» **待完成任务**:
1. 题解文本中,新函数 F(x) 的自变量 x 的定义域是什么?
2. 请从题解文本中照录自“GDUT_寒假训练题解报告_专题I_K题 个人题解报告”起、至“function if a = 0.”止(含该处)的文字。

» **所附文本**:
___
GDUT_寒假训练题解报告_专题I_K题 个人题解报告
题目:
Josephina is a clever girl and addicted to Machine Learning recently. She
pays much attention to a method called Linear Discriminant Analysis, which
has many interesting properties.
In order to test the algorithm’s efficiency, she collects many datasets.
What’s more, each data is divided into two parts: training data and test
data. She gets the parameters of the model on training data and test the
model on test data. To her surprise, she finds each dataset’s test error curve is just a parabolic curve. A parabolic curve corresponds to a quadratic function. In mathematics, a quadratic function is a polynomial function of the form f(x) = ax2 + bx + c. The quadratic will degrade to linear function if a = 0.
It’s very easy to calculate the minimal error if there is only one test error curve. However, there are several datasets, which means Josephina will obtain many parabolic curves. Josephina wants to get the tuned parameters that make the best performance on all datasets. So she should take all error curves into account, i.e., she has to deal with many quadric functions and make a new error definition to represent the total error. Now, she focuses on the following new function’s minimum which related to multiple quadric functions. The new function F(x) is defined as follows: F(x) = max(Si(x)), i = 1…n. The domain of x is [0, 1000]. Si(x) is a quadric function. Josephina wonders the minimum of F(x). Unfortunately, it’s too hard for her to solve this problem. As a super programmer, can you help her?
Input
The input contains multiple test cases. The first line is the number of cases T (T < 100). Each case begins with a number n (n ≤ 10000). Following n lines, each line contains three integers a (0 ≤ a ≤ 100), b (|b| ≤ 5000), c (|c| ≤ 5000), which mean the corresponding coefficients of a quadratic function.
___
» **原始材料**:
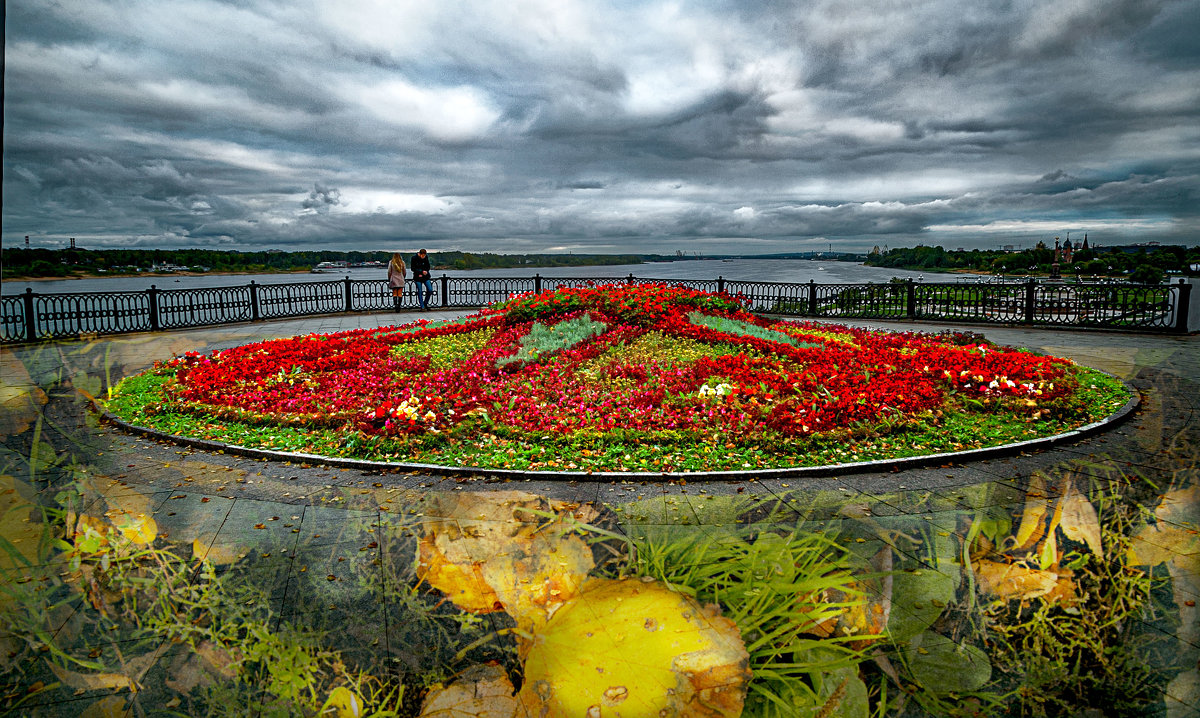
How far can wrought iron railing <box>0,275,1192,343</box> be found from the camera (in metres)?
15.0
___
» **逐项答案**:
1. x 的定义域为 [0, 1000]。

2.
GDUT_寒假训练题解报告_专题I_K题 个人题解报告
题目:
Josephina is a clever girl and addicted to Machine Learning recently. She
pays much attention to a method called Linear Discriminant Analysis, which
has many interesting properties.
In order to test the algorithm’s efficiency, she collects many datasets.
What’s more, each data is divided into two parts: training data and test
data. She gets the parameters of the model on training data and test the
model on test data. To her surprise, she finds each dataset’s test error curve is just a parabolic curve. A parabolic curve corresponds to a quadratic function. In mathematics, a quadratic function is a polynomial function of the form f(x) = ax2 + bx + c. The quadratic will degrade to linear function if a = 0.